* _WORK INSTRUCTIONS_
• 1. In the Comic-Con article, how many panels focused specifically on women will this year's convention feature?
• 2. Using the Comic-Con article, decide whether each statement agrees with it, answering yes or no and quoting the words that settle it: (a) This year's Comic-Con is expected to draw 130,000 fans. (b) Jane Espenson was one of several women in the Battlestar Galactica writers' room. (c) The panel Phil Plait is hosting is made up entirely of male writers.
• 3. Pick up the Comic-Con article at the point where it ends and keep writing it.

* _DOCUMENT TEXT_
***

San Diego Comic-Con—an annual conference celebrating all things gloriously nerdy from The Avengers to Star Trek—has had a reputation as a boys’ club, albeit a geeky one. Many unfamiliar with the event might assume it’s made up of nerdy boys in Star Wars costumes ogling “booth babes.” But attend this year’s Comic-Con, which began Thursday and runs throughout the weekend, and you can visit a panel on the women of Marvel comics, watch a geek couture fashion show and meet female writers of iconic shows like The Walking Dead.
This year’s Comic-Con will draw 130,000 fans, almost half of whom are female. It will feature 12 panels focused specifically on women—more than ever before. And that doesn’t even count panels that feature female writers without advertising it.
“When I was in high school I went to some local sci-fi cons, and the way I remember it, men vastly outnumbered the women. Now though when I go to cons I see that the numbers are far more evenly matched, and that’s nothing but terrific,” says Phil Plait of Bad Astronomy fame, who is hosting a panel called “Behind the Scenes of Science Fiction in Movies and on TV,” which happens to be made up of all female writers from shows like Game of Thrones and movies like Guardians of the Galaxy. “There’s nothing inherent in the ideas of fantasy, science fiction or any other genre that shouldn’t appeal to men and women equally — to everyone equally.”
Girls are taking over Comic-Con, but where did they come from and why did it take so long?
Out of the Shadows
Long-time attendees, panelists and industry insiders believe that women have always been a fan of genre, but in the last five years they have become more openly vocal about their nerdy tendencies.
“I feel like it’s perceived to be a boys’ club, but I’m not sure it ever really has been,” says Jane Espenson, who will participate in the sci-fi writing panel. Espenson wrote episodes on a wide range of sci-fi and fantasy shows, including Buffy, Game of Thrones and Battlestar Galactica (where she was the only woman in the writer’s room). She is currently a co-creator of the online show Husbands. “There were always a lot of women at those Buffy panels. Even at the Battlestar Gallactica panels because Starbuck was such an iconic female character, you’d see a lot of women showing up in fighter pilot uniforms.”
Sci-fi and fantasy have a history of being groundbreaking in terms of diversity: the original Star Trek forged the way for social change by telling stories about acceptance using aliens as a stand-in for marginalized human groups. But it took social media and conventions like Comic-Con to bring together like-minded geek girls who may have been bullied or marginalized at their schools for liking “boy things.”

***

* _ROWS_
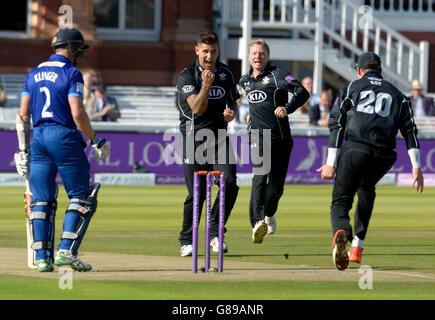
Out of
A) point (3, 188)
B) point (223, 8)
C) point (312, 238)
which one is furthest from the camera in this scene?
point (223, 8)

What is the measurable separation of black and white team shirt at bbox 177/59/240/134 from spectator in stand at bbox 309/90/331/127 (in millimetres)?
12603

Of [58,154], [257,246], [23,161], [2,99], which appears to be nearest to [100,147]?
[58,154]

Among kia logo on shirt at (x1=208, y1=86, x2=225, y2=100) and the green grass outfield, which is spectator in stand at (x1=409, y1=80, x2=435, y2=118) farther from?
kia logo on shirt at (x1=208, y1=86, x2=225, y2=100)

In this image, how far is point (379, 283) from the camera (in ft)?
30.9

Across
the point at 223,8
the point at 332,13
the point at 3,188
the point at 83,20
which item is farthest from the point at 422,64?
the point at 3,188

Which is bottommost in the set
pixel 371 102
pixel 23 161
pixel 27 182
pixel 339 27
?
pixel 27 182

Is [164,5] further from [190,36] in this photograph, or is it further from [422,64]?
[422,64]

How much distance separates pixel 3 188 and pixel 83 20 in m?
7.23

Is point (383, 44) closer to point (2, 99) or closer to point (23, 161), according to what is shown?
point (2, 99)

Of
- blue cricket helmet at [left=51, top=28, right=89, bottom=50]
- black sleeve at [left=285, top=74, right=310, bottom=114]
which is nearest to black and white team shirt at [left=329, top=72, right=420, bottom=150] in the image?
black sleeve at [left=285, top=74, right=310, bottom=114]

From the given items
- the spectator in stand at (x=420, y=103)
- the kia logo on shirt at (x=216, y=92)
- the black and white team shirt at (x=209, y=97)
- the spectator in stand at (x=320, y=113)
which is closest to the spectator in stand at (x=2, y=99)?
the spectator in stand at (x=320, y=113)

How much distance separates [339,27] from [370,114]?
19.8 meters

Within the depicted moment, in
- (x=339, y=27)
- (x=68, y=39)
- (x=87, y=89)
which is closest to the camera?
(x=68, y=39)

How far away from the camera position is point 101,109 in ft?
76.4
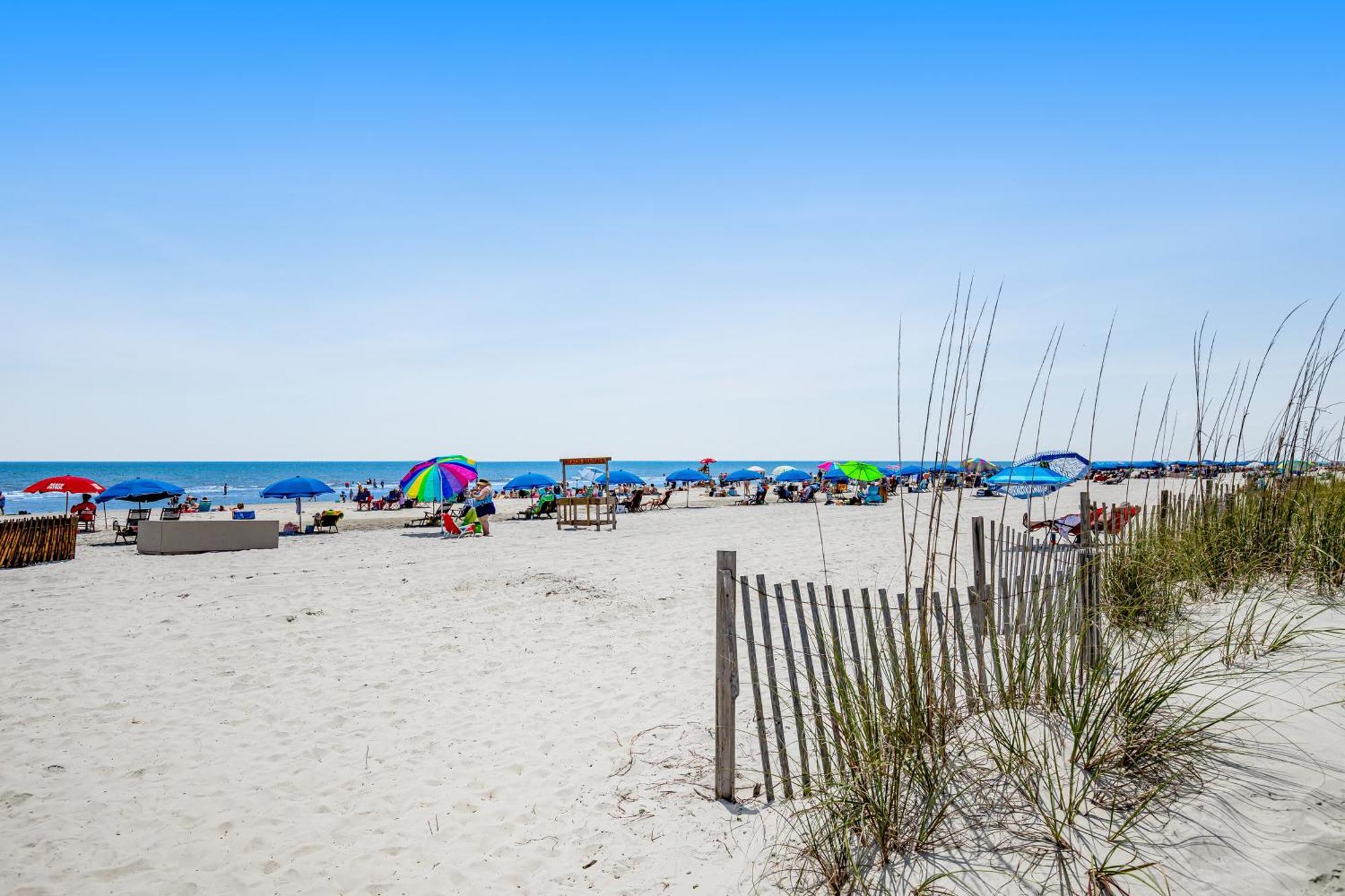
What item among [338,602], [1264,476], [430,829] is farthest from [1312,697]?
[338,602]

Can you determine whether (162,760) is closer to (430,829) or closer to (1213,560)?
(430,829)

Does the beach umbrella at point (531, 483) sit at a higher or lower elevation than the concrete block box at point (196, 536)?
higher

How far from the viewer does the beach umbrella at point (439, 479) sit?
1714cm

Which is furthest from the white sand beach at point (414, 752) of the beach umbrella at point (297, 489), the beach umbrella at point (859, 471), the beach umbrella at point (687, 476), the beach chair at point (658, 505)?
the beach umbrella at point (687, 476)

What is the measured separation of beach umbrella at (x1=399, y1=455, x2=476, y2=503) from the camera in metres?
17.1

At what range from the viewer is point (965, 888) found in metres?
2.49

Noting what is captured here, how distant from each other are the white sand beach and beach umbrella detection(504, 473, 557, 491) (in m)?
17.5

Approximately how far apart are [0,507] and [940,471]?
120ft

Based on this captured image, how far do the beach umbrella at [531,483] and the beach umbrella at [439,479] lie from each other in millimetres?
8438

***

* _RESULTS FOR THE EXERCISE_
• 1. It will feature 12 panels focused specifically on women, more than ever before.

• 2.
(a) Yes: "This year’s Comic-Con will draw 130,000 fans"
(b) No: "where she was the only woman in the writer’s room"
(c) No: "which happens to be made up of all female writers"

• 3.
“The community of women who are interested in these things are becoming more vocal thanks to things like Twitter and Tumblr,” says Jeanine Schaefer, an editor at Marvel who has worked on titles like She-Hulk and the all-female X-Men series. “It’s not that they’re suddenly here. It’s that they’re suddenly more visible.”
In a world where Game of Thrones, a fantasy show, has become the most-watched series in HBO history (an unimaginable feat just a few years ago), being a nerd has become kind of cool. “Not only is it acceptable now to enjoy these things, but it’s oddly kind of sexy to like video games and science and get what the boys are doing,” says Espenson.
And a plethora of cool female characters in these genres — from Deanerys in Game of Thrones to Mystique in X-Men — have connected with fans and inspired them to create their own badass ladies in fan fiction or even within the industry. “The number of letters that I’ve gotten over the years from young women talking about how they only survived high school because of Buffy is overwhelming,” says Espenson. “I think women see the show and want to create their own thing.”
Geek Couture
Nothing epitomizes the transition of girl geek culture into the limelight quite like the rise of Her Universe, a women’s clothing brand dedicated to geek-inspired fashion (think: Avengers leggings and R2D2 skirts). Founder Ashley Eckstein got the idea after she was cast in Star Wars: The Clone Wars in 2005. As a part of the franchise, Eckstein sought out Star Wars women’s wear and came up short. “I was tired of wearing men’s boxy shirts,” she says. “I wanted women’s cuts and dresses. I did my research and close to 50% of sci-fi fans are women, and 80% of all consumer purchases are made by women. I’m no mathematician, but that looked like an untapped market.”
So she started her own company in 2010. Her Universe now has licenses to create apparel based on Star Wars, Star Trek, Dr. Who, The Walking Dead, Marvel and Transformers, among other franchises. The label took off and is now a mainstay in popular stores for teens like Hot Topic.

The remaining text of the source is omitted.